Bab 7
(TLN : Banyak monolog tetang isi hati Richi, intinya padat.)
Meninggalkan stasiun, Richi berlari pulang dengan
napas terengah-engah.
Dia kembali lebih awal.
Karena dia punya sesuatu untuk dilakukan.
Dia menyeberangi distrik perbelanjaan, berlari di
antara bangunan tempat tinggal lagi dan lagi, dan akhirnya berlari ke pintu
masuk rumahnya dan membuka pintu.
"Aku pulang."
"Eh? Hah? Richi? Apa kamu tidak ada
kelas?"
Dia buru-buru memberi tahu ibunya yang terkejut:
"Aku kembali lebih awal. Bu, aku akan keluar.
Aku mungkin akan kembali larut malam, jadi tidak perlu mengkhawatirkanku.”
"Eh? Apa yang terjadi? Kemana kamu pergi, Richi?"
Ibu benar-benar bingung.
Richi berlari menaiki tangga, kembali ke kamarnya
dan memulai berbagai persiapan.
Dia mencari-cari di dalam lemari, memasukkan
barang-barang ke dalam ranselnya.
Palu, paku pahat yang mampu memecahkan batu, satu
datar dan satu runcing, serta pensil, pena minyak, buku catatan, koran, sarung
tangan militer, kaca pembesar, dan senter semuanya diperlukan.
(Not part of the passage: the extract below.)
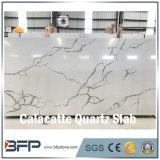 Brame artificielle blanche chaude de quartz de Calacatta des prix de vente pour des tuiles de mur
Dia melepaskan seragam sekolahnya, mengenakan kaus
kaki tebal, celana katun dan sweter untuk mobilitas, mengenakan jaket katun
tipis, dan mengenakan ranselnya.
Dia mengeluarkan ketel lagi dan menyampirkannya di
atasnya.
Beli apa yang akan diminum di tengah jalan.
"Aku pergi dulu!"
"Tunggu, Richi—"
Dia mengabaikan panggilan ibunya, dan menginjak
sepasang sepatu kets bersol tebal dan meninggalkan rumah.
Jadi dia pergi ke stasiun dan naik kereta.
Tempat yang dia tuju adalah perfektur tetangga.
Pada malam musim panas itu, di sanalah sepatu
ketsnya berlumuran darah, dan Nairu yang tidak berdaya dan putus asa—dia akan
pergi ke tempat dia berjanji sebelumnya.
——Saat liburan musim panas berakhir, mari kita
menggali fosil dinosaurus bersama.
Janji itu sudah lama sekali, dan itu juga impian Richi.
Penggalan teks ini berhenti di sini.